The music producer is Matthew Dear; he’s American, a product of the Detroit techno scene, and his sound is stern and minimal. It’s the kind of music you associate with very dark spaces and a metallic taste in your mouth. He has a couple of different incarnations, as these guys tend to have: as Audion, for example, he has composed raver anthems such as Noiser that are designed to make you grind your teeth. It’s not the kind of thing that makes you crave a self-cleaning stove.
But electronic music is about machinery, and the sounds that machinery makes. There is a romance to machinery. General Electric invited Matthew Dear to come into its factories with a recording device. He turned the screeches and buzzes he recorded into loops and beats and even melodies and arranged those sounds into a piece of dance music. The resulting three-minute track is called Drop Science and is rather forbidding – it’s all bleeps and glitches and really should only be listened to on a booming and sweaty dance floor. It’s really quite amazing that a multinational conglomerate creator of nuclear reactors and airplanes and power plants should find any interest in it at all. And puzzling that a musician would eagerly participate.
The nature of the affinity, though, becomes clear when you watch the making-of video, with shots of Dear wandering through the great turbine halls and laboratories with his protective goggles on, holding up his recorder like a Geiger counter to mysterious throbbing coils and tubing, a look of wonder on his face. It’s all dark and gothic, like a scene from Metropolis – sensitive man enters the underworld, the machine-world that thrums underfoot. Shots of computers and welders and jet engines and submarines are inter-cut with divers leaping off cliffs and the red lights of nightclubs. A GE scientist is quoted as saying: “An acoustic signature from a machine is like a fingerprint from a human. No two sounds are the same.” It’s a poetic idea; I wonder if it’s really true. No matter, the image is cemented: Musician as scientist; scientist as artist.

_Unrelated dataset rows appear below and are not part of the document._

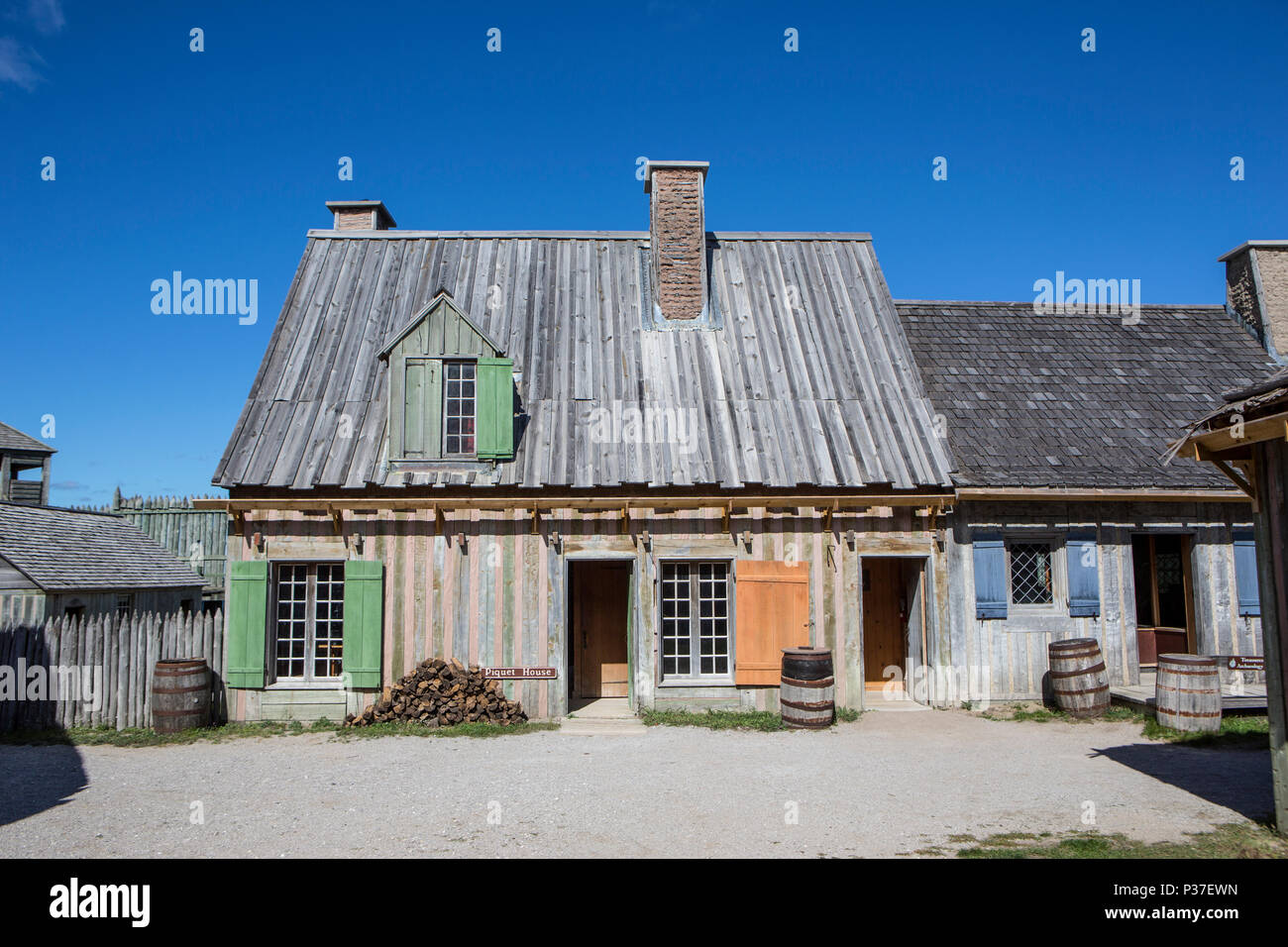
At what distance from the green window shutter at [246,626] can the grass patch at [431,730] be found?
5.08 feet

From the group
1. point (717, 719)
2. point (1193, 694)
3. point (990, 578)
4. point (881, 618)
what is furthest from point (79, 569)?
point (1193, 694)

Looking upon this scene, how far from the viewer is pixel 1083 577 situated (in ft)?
41.0

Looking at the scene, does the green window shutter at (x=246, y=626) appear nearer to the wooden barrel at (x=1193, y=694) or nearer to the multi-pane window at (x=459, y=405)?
the multi-pane window at (x=459, y=405)

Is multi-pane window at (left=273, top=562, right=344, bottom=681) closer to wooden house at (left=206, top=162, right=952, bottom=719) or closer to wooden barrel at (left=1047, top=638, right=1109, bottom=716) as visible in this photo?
wooden house at (left=206, top=162, right=952, bottom=719)

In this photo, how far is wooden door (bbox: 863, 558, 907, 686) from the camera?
43.5 feet

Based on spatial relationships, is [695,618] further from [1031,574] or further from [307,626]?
[307,626]

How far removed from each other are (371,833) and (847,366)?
397 inches

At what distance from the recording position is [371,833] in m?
6.75

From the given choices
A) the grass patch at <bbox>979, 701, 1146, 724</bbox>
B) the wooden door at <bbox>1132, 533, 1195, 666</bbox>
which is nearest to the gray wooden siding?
the grass patch at <bbox>979, 701, 1146, 724</bbox>

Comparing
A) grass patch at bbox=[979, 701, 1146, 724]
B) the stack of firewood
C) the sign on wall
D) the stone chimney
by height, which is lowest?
grass patch at bbox=[979, 701, 1146, 724]

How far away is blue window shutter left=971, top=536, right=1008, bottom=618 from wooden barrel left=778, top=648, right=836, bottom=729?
2.98 m

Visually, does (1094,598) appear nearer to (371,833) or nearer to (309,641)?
(371,833)

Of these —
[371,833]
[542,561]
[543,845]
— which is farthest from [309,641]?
[543,845]

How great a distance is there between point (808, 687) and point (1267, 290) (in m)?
12.8
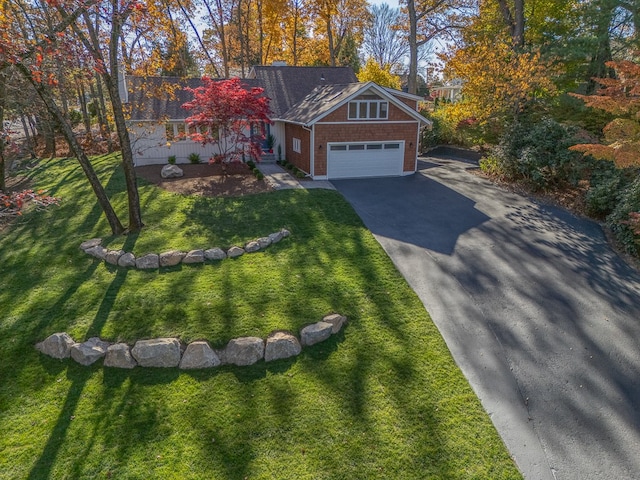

GE is being very determined in its pursuit of the ambient/concrete music fan: The company even has a Soundcloud page on which it has put a number of percussive machine noises (“Manifold,” “Pipe Hit 1,” “Pipe Hit 2”) for producers to use in their compositions.
Why on earth does this conservative conglomerate desire the affection of music nerds? Partly for political propaganda, of course: GE has a checkered record on pollution; it has been involved in the manufacture of weapons; it built the Japanese nuclear plants at Fukushima. It also somehow magically avoided paying taxes in the United States in 2010. These are not hipster-friendly attributes.
But the company’s brand sorcerers have also realized an eerie demographic truth: The generation that popped E and waved glow-sticks in the nineties now has kids of its own. Those people might also want a microwave oven.